Investors tend to have a herd mentality. They'll move in a uniform direction following a particular strategy.
Sector rotation is when investors move their investment capital in unison from one industry to another as they anticipate a change in the cycle. Here's a closer look at sector rotation and strategies investors can use to capitalize on its occurrence.
Types of cycles that trigger sector rotations
Several different types of cycles can cause a sector rotation, including the economic cycle, the stock market cycle, and oversold and overbought cycles. Here's a closer look at each of these types of cycles and how they can trigger a sector rotation.
The global economy moves in a cyclical pattern, known as the economic or business cycle, across the following four phases:
- Expansion: During the expansion phase — also called the mid-cycle phase — the economy grows as measured by increases in the Gross Domestic Product (GDP).
- Peak: A peak — also known as the late-cycle phase — occurs when the economy starts running out of steam, usually caused by higher levels of inflation that central banks try to tame by raising interest rates.
- Contraction: A contraction — also known as a recession —happens when trade and industrial activity declines, causing rising unemployment. Economists define a recession as a decline in GDP for two consecutive quarters.
- Trough: A trough represents the low point in the economic cycle — also known as the early cycle phase — as it shifts into a new expansion phase.

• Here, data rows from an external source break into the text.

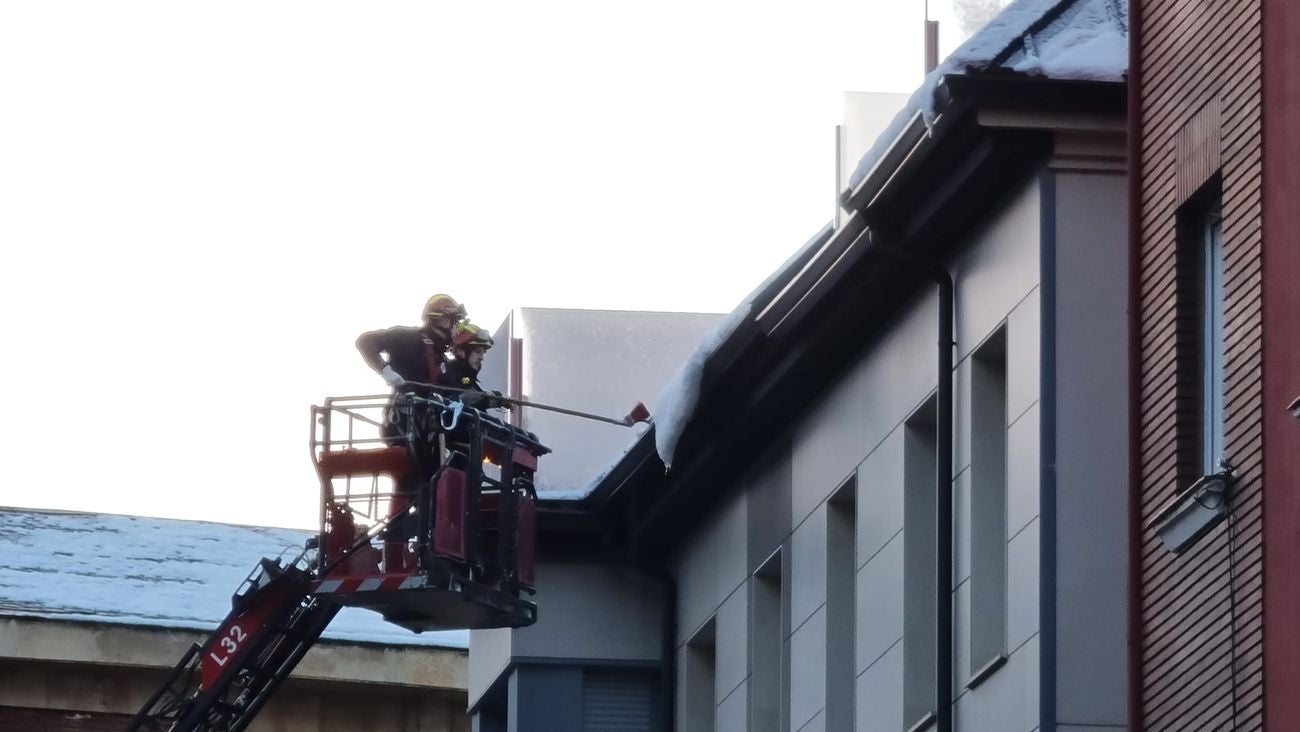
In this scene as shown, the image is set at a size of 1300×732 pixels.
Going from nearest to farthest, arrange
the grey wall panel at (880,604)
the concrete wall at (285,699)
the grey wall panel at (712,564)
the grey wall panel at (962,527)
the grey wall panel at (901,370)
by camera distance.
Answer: the grey wall panel at (962,527) < the grey wall panel at (901,370) < the grey wall panel at (880,604) < the grey wall panel at (712,564) < the concrete wall at (285,699)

An economic cycle usually lasts several years. Historically, the economy goes through a complete business cycle every five years. The average expansion phase runs more than three years, and the typical recession lasts about a year and a half. However, economic cycles can be much longer. The expansion phase following the Great Recession of 2008 lasted more than a decade, while the shortest cycle in 1981-1982 lasted 18 months.
The stock market also runs through a four-phased cycle like the global economy. These phases are:
- The accumulation phase: This phase occurs at the bottom of a bear market. Investors begin to accumulate stock positions at what they view as attractive valuations. While the overall market sentiment is bearish, it's starting to shift from negative to neutral.
- The mark-up phase: The mark-up stage is also known as a bull market. This stage follows a period of relative calm in the market, with stocks steadily moving higher. The sentiment is increasingly positive, causing more investors to pile in and resulting in increasingly higher stock prices.
- The distribution phase: Traders who accumulated positions at more attractive valuations in earlier stages begin selling during the distribution phase as stock prices gain momentum. Stock prices often settle into a trading pattern, causing mixed sentiment among investors. The distribution phase occurs as the bull market runs out of steam and forms a market top.
- The mark-down phase: The mark-down phase is also known as a bear market. Stock prices decline sharply as investors cycle out of stocks.
An example of a stock market cycle occurred following the Great Recession of 2008. The market bottomed in March 2009, which began the accumulation phase of the next cycle. The mark-up phase continued for several years before hitting the distribution stage in early 2020 as the COVID-19 pandemic roiled the stock market. A deep mark-down phase followed as stock prices plunged. However, by April 2020, the market bottomed, starting another accumulation phase.
Oversold and overbought cycles
Overbought and oversold are technical terms referring to phases where the market experiences a significant and consistent swing in one direction. An overbought market occurs when stocks — either as a whole or in a particular sector — move higher over an extended period without a notable pullback in prices. Conversely, an oversold market happens when stocks steadily decline without a rally. These terms suggest the market is due to reverse the current trend, causing investors to rotate into or out of an investment class or sector.
Sector rotation strategies
Sector rotation strategies aim to take advantage of the historical performances of specific industries during different phases of the cycle. For example, certain stock market sectors, including real estate, consumer discretionary, information technology, and communications services, are cyclical, meaning their businesses and stock prices tend to perform poorly during a recession. As such, investors will rotate out of those sectors into consumer staples, healthcare, and utilities because they typically deliver steadier results during an economic contraction.
Another sector rotation strategy happens during the accumulation and mark-up phases of the stock market. Investors will rotate into value stocks during the accumulation phase and then out of that sector and into growth stocks during the mark-up phase.
How can investors take advantage of sector rotations?
Investors will experience many cycles during their lifetimes. Because of that, they shouldn't be overly concerned as these phases occur. However, investors who understand cycles can make better-informed decisions that can improve long-term investment returns. For example, they can moderate their investment activity during euphoric periods toward the end of a bull market run as the economy peaks and stocks head toward distribution and mark-down phases. That way, they have more cash to invest during the eventual economic trough and accumulation phase, enabling them to capture bigger returns over the long term.